Publication: Business Day Issued: Date: 1998-11-19 Reporter: Stephen Laufer

Dealers Retreat as Countertrade Deals Spike Their Cannons

 

Publication 

Business Day

Date 1998-11-19

Reporter

Stephen Laufer

 

With the international arms industry facing tighter world markets than at any time since the Second World War, and SA contracts worth billions of dollars in sight, it was perhaps inevitable that yesterday's cabinet decision on new weapons systems would bring out the sour grapes alongside the champagne.

SA arms makers are unlikely to be among those with long faces. Whoever got the nod, the SA defence industry was going to be the winner. The industrial participation requirement of the tenders set minimum investment and procurement levels to guarantee work for the local defence industry *1.

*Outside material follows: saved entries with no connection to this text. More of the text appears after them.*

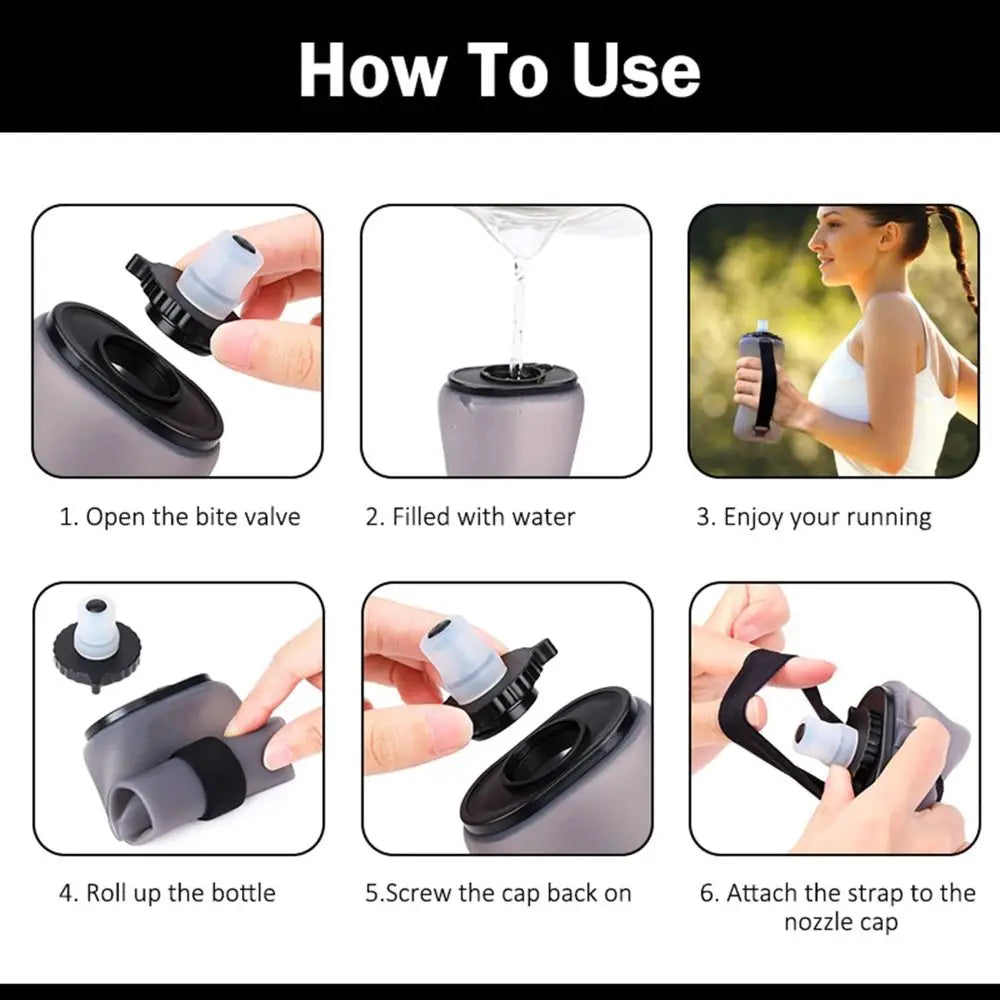 How To Use

1. Open the bite valve

2. Filled with water

3. Enjoy your running

4. Roll up the bottle

5.Screw the cap back on

6. Attach the strap to the nozzle cap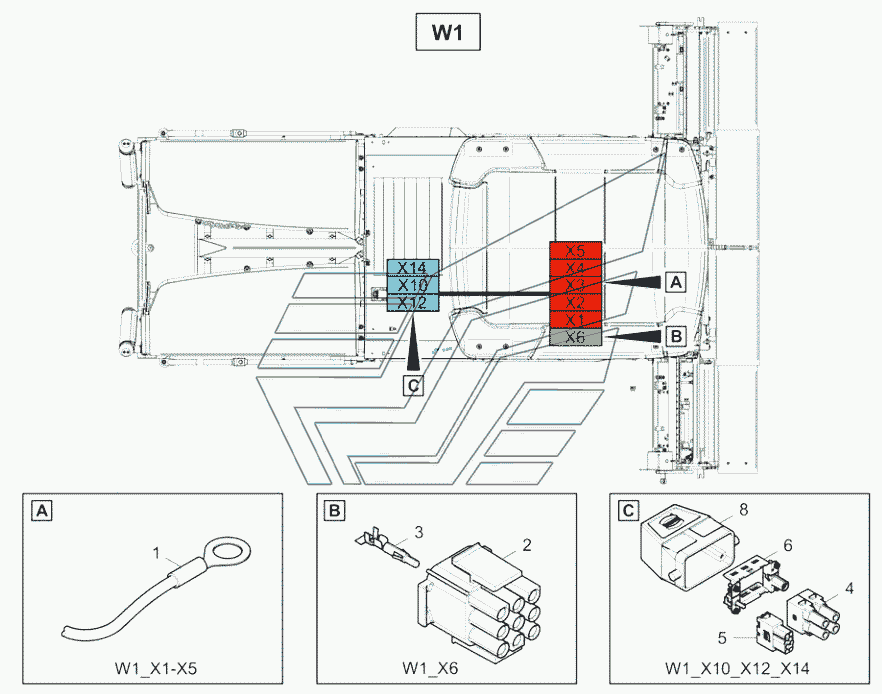 W1

X14
X10
X12

X5
X4
X3
X2
X1
X6

A
B
C

A
1
W1_X1-X5

B
3
2
W1_X6

C
8
6
4
5
W1_X10_X12_X14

From those who began to sense they were on a losing wicket, there has been no dearth of stories suggesting impropriety by SA officials *2, rarely - if ever - followed up with tangible evidence *3. Then, at the defence exhibition Dexsa '98 in Pretoria this week, a whining sound that had nothing to do with jet engines warming up became audible. It was the unmistakable sound of weapons merchants who had realised that they had made inadequate countertrade offers, or that their additional bountiful promises *4, submitted after the tender's closing date, had perhaps come too late to swing the process around.

But if there have been few hard facts regarding gerrymandering, there has certainly been a hard sell. At least one prime minister is said to have phoned Deputy President Thabo Mbeki on Tuesday night from the Pacific Rim summit in a last ditch attempt *5 to sell a system that was already well on the skids.

Canada was left empty-handed, France will at best get work through subsystems *6. Some say they did not understand how serious SA was about getting investment in return for purchases. Others believe they relied too heavily on political contacts *7 and did too little research.

Russia and the Czech Republic, shortlisted to supply the lead-in fighter trainer, seemed to accept the inevitability of the decision against them.

For Spain, the status as also-ran was particularly painful. After all, Bazan appeared to have the corvette contract in the bag *8 when it was initially adjudicated before the two year long defence review.

With acknowledgements to Stephen Laufer and Business Day.



*1       What kind of dumb procurement policy guarantees work for the local defence industry for 5 or even 10 years and then nothing.


*2      This was November 1998; in June 2007 there is still no dearth of stories suggesting impropriety by SA officials.

Because these stories are true stories.


*3      How was it possible to get hard evidence in November 1998?

The contracts were only signed a year later and the money, including the bribe money flowed even later in the April/May 2000 timeframe.

But people were talking then and alot of what they heard and told to the likes of Patricia de Lille and even the Secretary for Defence and then the Acting Secretary for Defence were very, very true.


*4      Wrong, it was the merchants who made the bountiful and mainly unachievable promises that won the contracts.

The merchants who made the obligatory and mainly achievable promises that lost the contracts.


*5      My information is that this was Jacques Chirac whose country then got compensated for losing the prime contracts, by increasing there participation in the secondary contracts.

This is where Thomson-CSF comes in with its R2,599 billion contract for the corvette combat suite, with their French Tavitac Combat Management System (CMS) replacing the South African Action Information System (AIS), Weapon Control system (WCS) and Information Management System (IMS).

Other French systems were also selected to increase the French share and placate the angry Chirac; the Ship-Ship Missile (SSM), the Search and Surveillance Radar (SSR), Hullmount Sonar (HMS) and Internal Communication System (ICS).


*6      Tell me it ain't so.


*7      Wrong - the successful merchants relied heavily on the right political contacts; the unsuccessful merchants relied heavily on the wrong political contacts.


*8      Until Mbeki and Chippy Shaik lifted the German Meko 200AS from zero to hero.